+++ Ausgangstext
Spieth und Fischer wollen noch in diesem Jahr eine Straußenfarm eröffnen. Ihre Ausführungen zu jenem Projekt aber gehen in der "Marktschreierei" eines Korbflechters unter, der seine Ware nicht nur lautstark, sondern auch mit ausschweifenden Gesten anzupreisen versucht.

Bereits am frühen Vormittag wird deutlich, dass Spieth und Fischer nicht die Einzigen sind, die vorwiegend der Atmosphäre und weniger der Schnäppchen wegen nach Santa Maria kommen, denn die Bars, Restaurants und Kneipen, die den Marktplatz säumen, platzen aus allen Nähten. Tapas, Pinchos, Platos combinados und allerlei Alkoholika werden von Kellnern im schwarzen Gilet nach draußen getragen, wo Heizstrahler die Winterkälte vergessen lassen.
++++++
+++ Bereitgestellte Daten
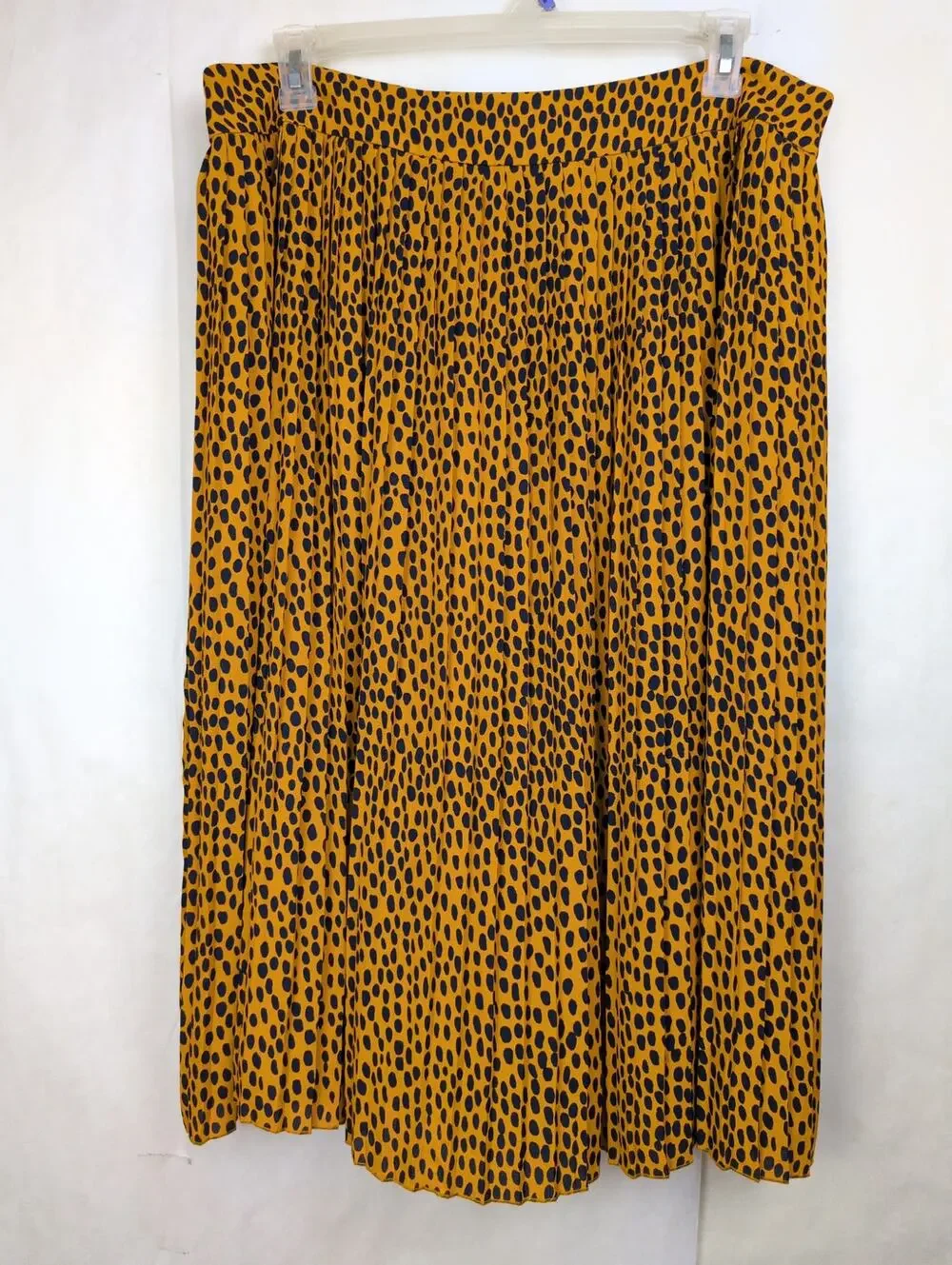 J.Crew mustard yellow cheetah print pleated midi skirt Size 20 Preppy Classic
++++++
+++ Bereitgestellte Daten
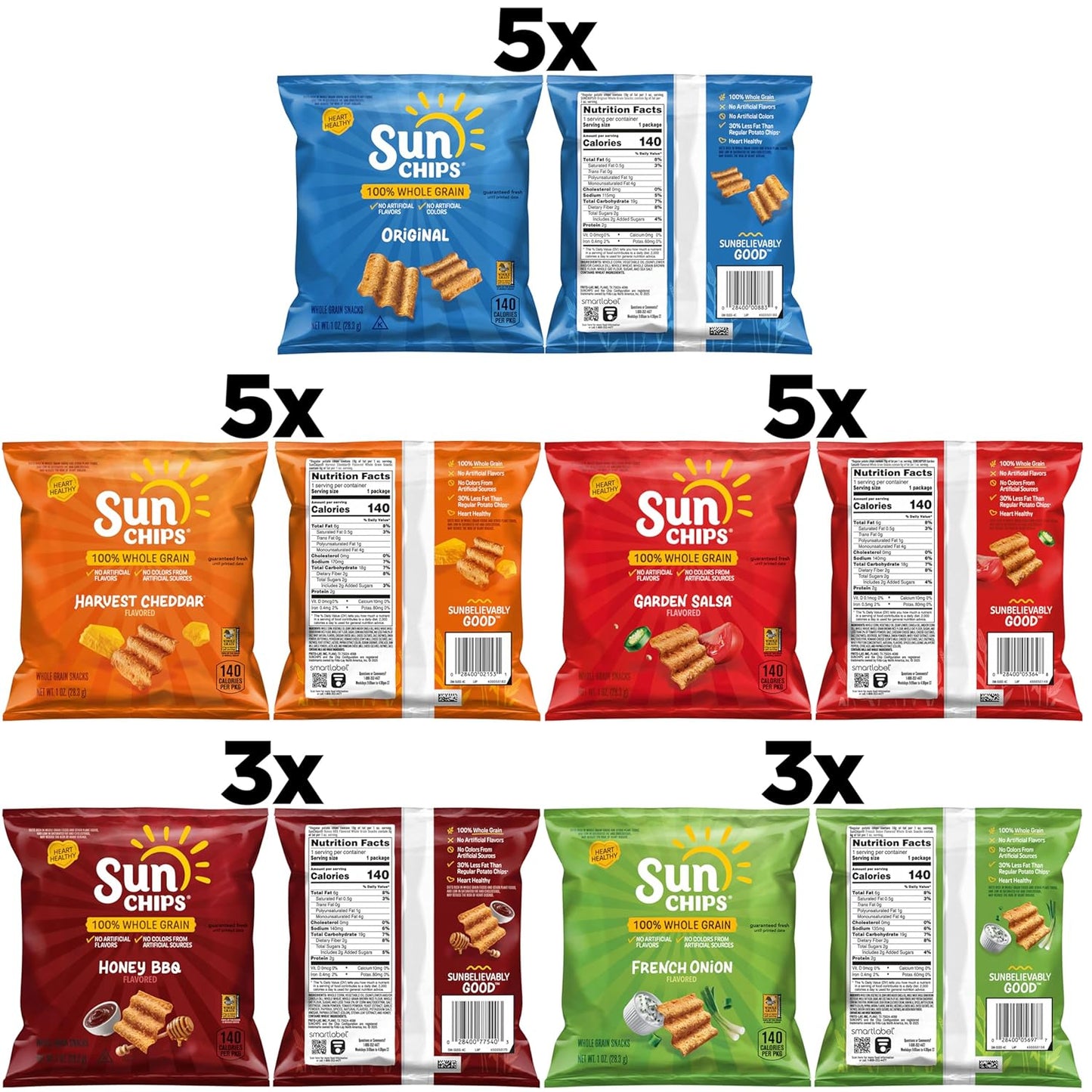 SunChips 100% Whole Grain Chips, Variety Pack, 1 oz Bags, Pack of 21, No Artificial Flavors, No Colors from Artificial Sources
++++++
> Aufgabenstellung: Kopiere den Ausgangstext über den Markt in Santa Maria vollständig und ohne jede Änderung.

> Erwartete Ausgabe:
Spieth und Fischer wollen noch in diesem Jahr eine Straußenfarm eröffnen. Ihre Ausführungen zu jenem Projekt aber gehen in der "Marktschreierei" eines Korbflechters unter, der seine Ware nicht nur lautstark, sondern auch mit ausschweifenden Gesten anzupreisen versucht.

Bereits am frühen Vormittag wird deutlich, dass Spieth und Fischer nicht die Einzigen sind, die vorwiegend der Atmosphäre und weniger der Schnäppchen wegen nach Santa Maria kommen, denn die Bars, Restaurants und Kneipen, die den Marktplatz säumen, platzen aus allen Nähten. Tapas, Pinchos, Platos combinados und allerlei Alkoholika werden von Kellnern im schwarzen Gilet nach draußen getragen, wo Heizstrahler die Winterkälte vergessen lassen.